_Document segment_
Defense Logistics Agency Troop Support Subsistence supply chain enlisted the help of five students from the University of Virginia’s Hacking for Defense course to communicate new Department of Defense information security requirements and resources to food industry partners.
The Hacking for Defense coursework provides university students an opportunity to work with DOD and the intelligence community to address the nation’s cybersecurity threats and security challenges.
The students, with no cybersecurity background and zero knowledge of DOD operating practices, got the ball rolling after receiving mountains of documents to review, numerous candidates to interview and loads of questions for their project sponsor, Brian Pippert with DLA Information Operations cyber resilience integration office.
“First, we had to try to figure out why cybersecurity even matters and how to help others understand it in a more digestible way,” Joan Lee, a senior Global Security and Justice major said. “Mr. Pippert encouraged us to do a case study on food. He said, ‘figure it out. If you can’t feed troops, which is a life or death matter.’ From the beginning, this was an easy way to just talk about the beauty and nature of cybersecurity, its implementation and why it matters.”
With a renewed understanding of the project, the guidance of Pippert and their professor, the students commenced their semester-long task.
Sophomore Government major Maxwell Halbruner said, “For this project, we interviewed about 15-16 people. During the interviews we worked to ascertain precisely their role and try to feel them out to see if the problems that we had identified with in terms of cybersecurity they were feeling.”
“For the problems that they were not feeling we would just change our strategy,” Halbruner said.
Once the problem statement was agreed upon by all parties, the team of five focus shifted to how to best provide this information to the Subsistence supply chain industry partners.
“In order to improve cybersecurity in the supply chain, we needed to let the companies figure it out themselves but we also needed to help them by providing them the information that they needed,” Halbruner said. “The requirements where already out there for the companies to improve their cybersecurity but the individual companies did not know about them.”
As the problem became clearer to the students, they utilized a unique methodology to identify their proposed solutions to their problem statement.
“We learned that we were getting a concrete problem out of a really obscure problem,” Nicholas Atter, senior, Economics major said. “Fixing cybersecurity is a kind of up in the air type of problem. We managed to narrow that down and provide a solution to that problem.”
“We conducted our research, came up with different recommendations that could potentially solve these problems, reviewed metrics to see how well the problems would be solved with our solutions and then we put together our presentation,” Atter said.
A problem-solving process, the project sponsor considered quite different from how he does things in his line of work.
“The Hacking for Defense methodology is quite different from how we look at problem in the J6 world right now,” Pippert said. “It is a different approach, where you separate the solution space from the problem space. You really work to clearly define the problem and tease out different possible solutions from there.”
At the end of the semester, the students presented their findings to Troop Support leadership and staff members at the Pentagon.

_Requirement_
In the article on the Hacking for Defense student project, condense the paragraph beginning "The students, with no cybersecurity background" into a short bulleted list that keeps its main facts.

_Recorded data_
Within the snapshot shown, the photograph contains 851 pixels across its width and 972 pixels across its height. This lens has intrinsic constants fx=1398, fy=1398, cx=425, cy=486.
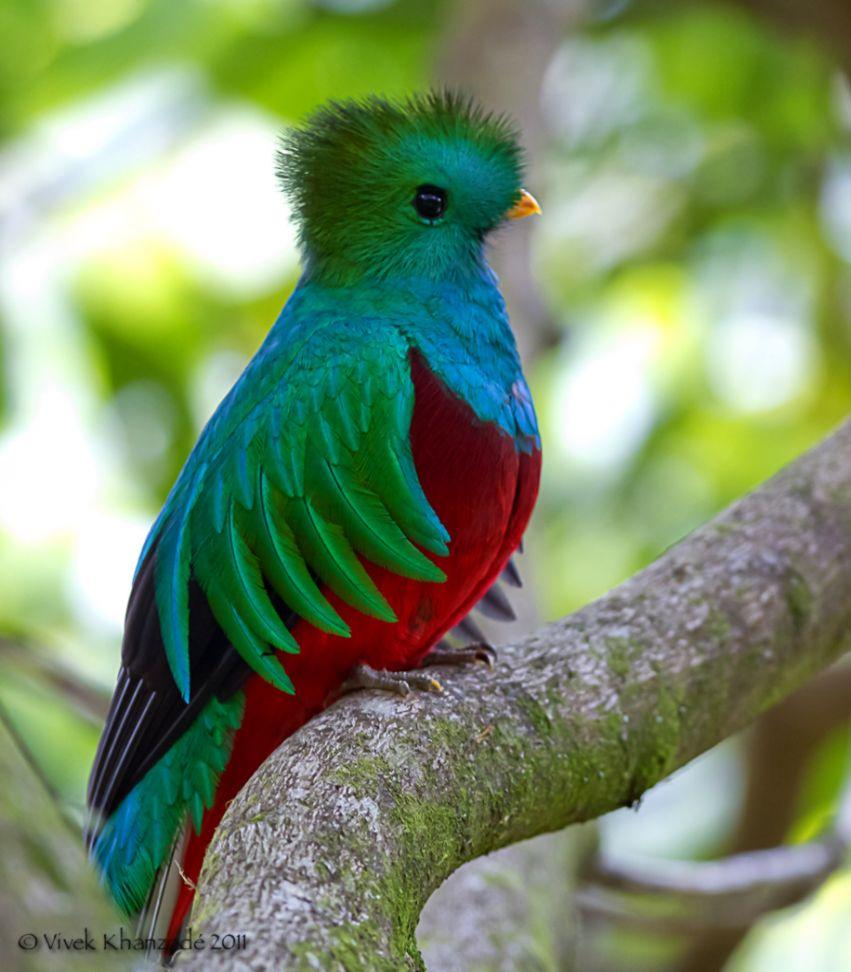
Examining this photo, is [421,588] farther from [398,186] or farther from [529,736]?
[398,186]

_Output_
- The students had no cybersecurity background and no knowledge of DOD operating practices.
- They got started after receiving many documents to review, many candidates to interview, and many questions for their project sponsor.
- The sponsor was Brian Pippert of the DLA Information Operations cyber resilience integration office.